* Sunulan alıntı
##########

Hep “Çeçen özlemi”yle yaşamasına karşın Türkiye Çeçen diasporası uzun yıllar Çeçenistan ile hemen hemen hiç ilişki kuramamıştır.
Nispeten yakın dönemde başlayan ilişkiler genelde ağırlıklı olarak doğal bir şekilde İstanbul üzerinden kurulmuştur. Burada ise daha çok Ankara üzerinden gerçekleşen ilişkilerden sadece benim bilebildiğim bir kısmı ifade edilecektir.
Bilinen ilk ilişkilerden biri 1970’li yıllarda gerçekleşmiştir. O dönemde diasporadan RÖ ve SG isimli iki genç Çeçenistan’a gidip orada yerleşmiştir.
1980’li yıllarda karşılıklı çeşitli ziyaretler olmuştur. Bunlardan biri AI ile Çeçenistan’lı muhatabının karşılıklı ziyaretleridir.
1990’lara gelindiğinde uluslararası ilişkilerdeki gelişmelere koşut olarak ilişkiler yoğunlaşmış, karşılıklı olarak ticari-turistik ziyaretler artmıştır.
1990’da Vaynahx folklor grubunun MÖ’nün öncülüğünde Türkiye’ye gelip Ankara dahil çeşitli yerlerde gösteriler yapması özlemle beklenip heyecanla karşılanan bir olay olmuştur.
1991’de Çeçenistan’ın bağımsızlık ilan etmesinden sonraki dönemde HD’nin organize ettiği Ankara ağırlıklı 20 kişi civarındaki uzman/bürokrat nitelikli bir grup Çeçenistan’a gidip kendilerince yararlı olabilmeyi de umarak öncelikle yetkililerle olmak üzere çeşitli görüşmeler yapmışlardır.
Ancak sonraki süreçlerdeki gelişmelerden de anlaşılacağı üzere bu görüşmelerde iki tarafın anlayışları arasında pek uyum ve dolayısıyla umulan fayda sağlanamamıştır.

##########

* Görev metni 1
Çeçen diasporası metnine göre aşağıdakileri yanıtlayın:
(a) 1970'li yıllarda diasporadan Çeçenistan'a gidip yerleşen iki genç hangi isimlerle anılmaktadır?
(b) Vaynahx folklor grubu Türkiye'ye hangi yıl gelmiştir?
(c) HD'nin organize ettiği grup yaklaşık kaç kişiden oluşuyordu?
* Görev metni 2
Çeçen diasporası metninde "1991’de Çeçenistan’ın bağımsızlık" ifadesiyle başlayıp "umulan fayda sağlanamamıştır." ifadesiyle biten bölümü harfi harfine yineleyin.

* Alıştırma verisi
##########

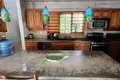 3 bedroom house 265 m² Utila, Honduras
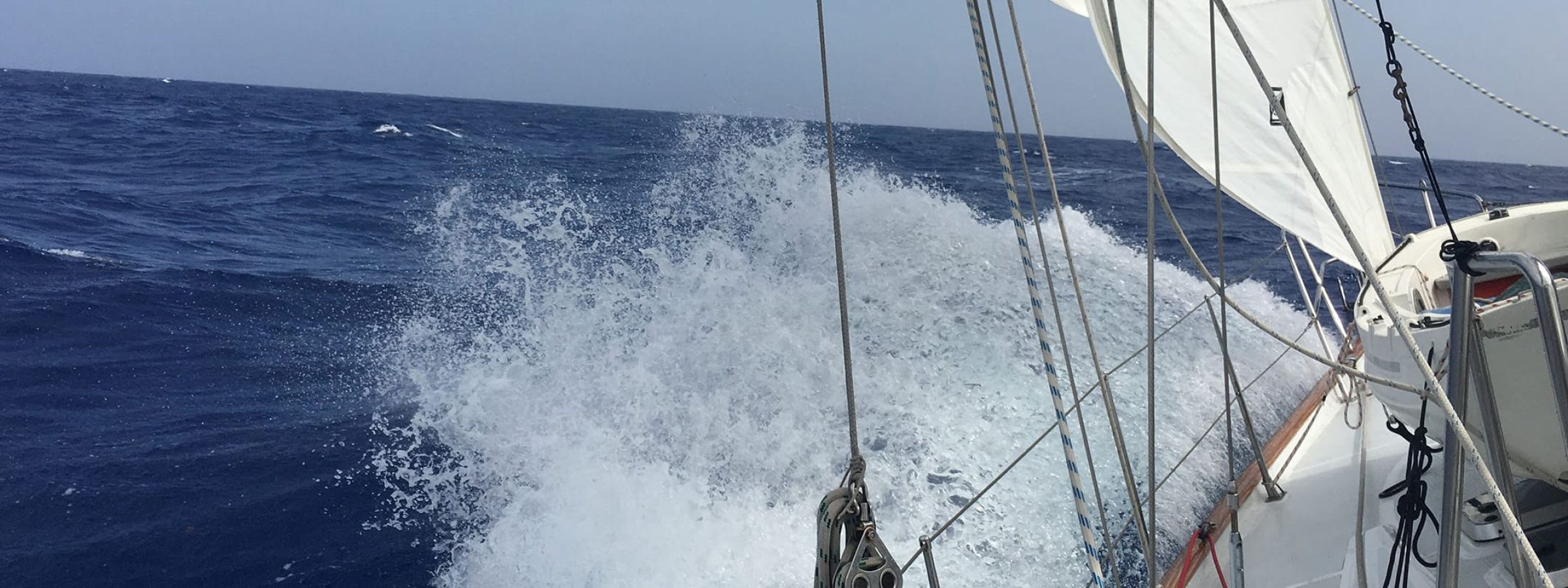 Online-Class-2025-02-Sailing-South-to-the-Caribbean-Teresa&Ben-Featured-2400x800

##########

* Yazılı yanıt 1
(a) RÖ ve SG
(b) 1990
(c) 20 kişi civarında

* Yazılı yanıt 2
1991’de Çeçenistan’ın bağımsızlık ilan etmesinden sonraki dönemde HD’nin organize ettiği Ankara ağırlıklı 20 kişi civarındaki uzman/bürokrat nitelikli bir grup Çeçenistan’a gidip kendilerince yararlı olabilmeyi de umarak öncelikle yetkililerle olmak üzere çeşitli görüşmeler yapmışlardır.
Ancak sonraki süreçlerdeki gelişmelerden de anlaşılacağı üzere bu görüşmelerde iki tarafın anlayışları arasında pek uyum ve dolayısıyla umulan fayda sağlanamamıştır.